**BRANO SCELTO**
Mentre muove i primi passi la prossima stagione, il quadro economico del mercato del riso è sconsolante: dinamica depressiva dei prezzi, costi di produzione elevati con l'impossibilità o quasi di comprimere molte voci di spesa.

Se da un lato il Mipaaf ha portato sul tavolo del Consiglio dei ministri Ue le ragioni dei produttori europei e le conclusioni del G7 di Milano, ottenendo rassicurazioni bollate come insufficienti dall'Ente nazionale risi, dall'altro, all'ultima Fiera in campo che si è tenuta il weekend scorso (4-5 marzo 2017), l'Associazione dei laureati in Scienze agrarie e forestali di Vercelli e Biella ha fatto i conti in tasca agli agricoltori.
Durante il convegno d'apertura della Fiera è stata presentata infatti la ricerca 'Il bilancio economico dell'azienda risicola' e i dati che ne sono emersi non lasciano presagire nulla di buono.

Secondo Eurostat e secondo l'Ente nazionale risi, fra il 2015 e il 2016 gli ettari a riso in Italia sono aumentati, così come la produzione (+ 90mila tonnellate); sono presenti scorte importanti di risone e i paesi cosiddetti meno avanzati (Pma) continuano a esportare in Europa a dazi zero.
Il risultato è una dinamica dei prezzi che punta verso il basso e sui quali l'agricoltore non ha possibilità di manovra. Dall'altro lato ci sono costi elevati, e anche su questi l'imprenditore agricolo ha pochi margini per influenzarli.

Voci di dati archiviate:

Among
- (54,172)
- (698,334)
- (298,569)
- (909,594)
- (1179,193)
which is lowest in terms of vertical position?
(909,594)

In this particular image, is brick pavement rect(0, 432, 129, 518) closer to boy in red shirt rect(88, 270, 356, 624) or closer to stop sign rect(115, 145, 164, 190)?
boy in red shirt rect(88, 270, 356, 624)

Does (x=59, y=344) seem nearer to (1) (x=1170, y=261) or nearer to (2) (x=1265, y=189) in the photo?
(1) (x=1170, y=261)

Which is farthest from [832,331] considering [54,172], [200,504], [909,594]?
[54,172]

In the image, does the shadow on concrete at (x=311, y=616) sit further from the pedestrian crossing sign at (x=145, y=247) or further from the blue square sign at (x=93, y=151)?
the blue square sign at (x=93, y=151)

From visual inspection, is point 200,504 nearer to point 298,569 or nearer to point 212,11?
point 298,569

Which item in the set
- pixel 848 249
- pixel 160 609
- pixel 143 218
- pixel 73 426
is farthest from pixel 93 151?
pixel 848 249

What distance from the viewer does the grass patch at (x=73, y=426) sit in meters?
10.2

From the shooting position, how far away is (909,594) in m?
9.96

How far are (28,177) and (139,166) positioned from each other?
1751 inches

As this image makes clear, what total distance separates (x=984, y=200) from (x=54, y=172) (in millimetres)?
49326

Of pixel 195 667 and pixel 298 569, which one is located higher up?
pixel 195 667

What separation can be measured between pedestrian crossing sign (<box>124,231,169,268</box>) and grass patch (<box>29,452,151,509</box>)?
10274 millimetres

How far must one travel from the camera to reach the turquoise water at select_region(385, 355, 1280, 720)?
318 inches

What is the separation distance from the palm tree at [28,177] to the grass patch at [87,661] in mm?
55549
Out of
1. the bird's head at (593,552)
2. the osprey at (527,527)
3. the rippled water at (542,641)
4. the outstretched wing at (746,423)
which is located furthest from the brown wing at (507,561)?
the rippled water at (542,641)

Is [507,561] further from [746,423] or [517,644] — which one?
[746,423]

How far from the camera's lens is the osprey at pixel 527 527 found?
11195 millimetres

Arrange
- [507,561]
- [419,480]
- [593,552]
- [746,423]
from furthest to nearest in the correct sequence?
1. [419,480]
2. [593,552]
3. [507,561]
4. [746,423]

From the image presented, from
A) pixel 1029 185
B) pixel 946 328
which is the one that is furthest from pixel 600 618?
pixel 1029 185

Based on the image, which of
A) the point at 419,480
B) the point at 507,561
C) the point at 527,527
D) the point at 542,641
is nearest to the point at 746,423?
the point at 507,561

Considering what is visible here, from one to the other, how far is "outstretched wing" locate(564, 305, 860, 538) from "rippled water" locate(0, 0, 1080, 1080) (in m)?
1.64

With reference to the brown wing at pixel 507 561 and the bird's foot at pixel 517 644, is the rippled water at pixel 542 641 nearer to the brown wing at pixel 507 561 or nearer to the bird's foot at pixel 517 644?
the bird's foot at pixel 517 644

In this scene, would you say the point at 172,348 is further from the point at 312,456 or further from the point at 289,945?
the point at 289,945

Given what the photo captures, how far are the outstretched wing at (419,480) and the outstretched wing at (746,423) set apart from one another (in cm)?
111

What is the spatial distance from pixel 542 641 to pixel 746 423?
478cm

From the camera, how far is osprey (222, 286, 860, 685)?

**CONSEGNA**
Estrai il brano sul mercato del riso riportato sopra e trascrivilo per intero, parola per parola.

**SOLUZIONE**
Mentre muove i primi passi la prossima stagione, il quadro economico del mercato del riso è sconsolante: dinamica depressiva dei prezzi, costi di produzione elevati con l'impossibilità o quasi di comprimere molte voci di spesa.

Se da un lato il Mipaaf ha portato sul tavolo del Consiglio dei ministri Ue le ragioni dei produttori europei e le conclusioni del G7 di Milano, ottenendo rassicurazioni bollate come insufficienti dall'Ente nazionale risi, dall'altro, all'ultima Fiera in campo che si è tenuta il weekend scorso (4-5 marzo 2017), l'Associazione dei laureati in Scienze agrarie e forestali di Vercelli e Biella ha fatto i conti in tasca agli agricoltori.
Durante il convegno d'apertura della Fiera è stata presentata infatti la ricerca 'Il bilancio economico dell'azienda risicola' e i dati che ne sono emersi non lasciano presagire nulla di buono.

Secondo Eurostat e secondo l'Ente nazionale risi, fra il 2015 e il 2016 gli ettari a riso in Italia sono aumentati, così come la produzione (+ 90mila tonnellate); sono presenti scorte importanti di risone e i paesi cosiddetti meno avanzati (Pma) continuano a esportare in Europa a dazi zero.
Il risultato è una dinamica dei prezzi che punta verso il basso e sui quali l'agricoltore non ha possibilità di manovra. Dall'altro lato ci sono costi elevati, e anche su questi l'imprenditore agricolo ha pochi margini per influenzarli.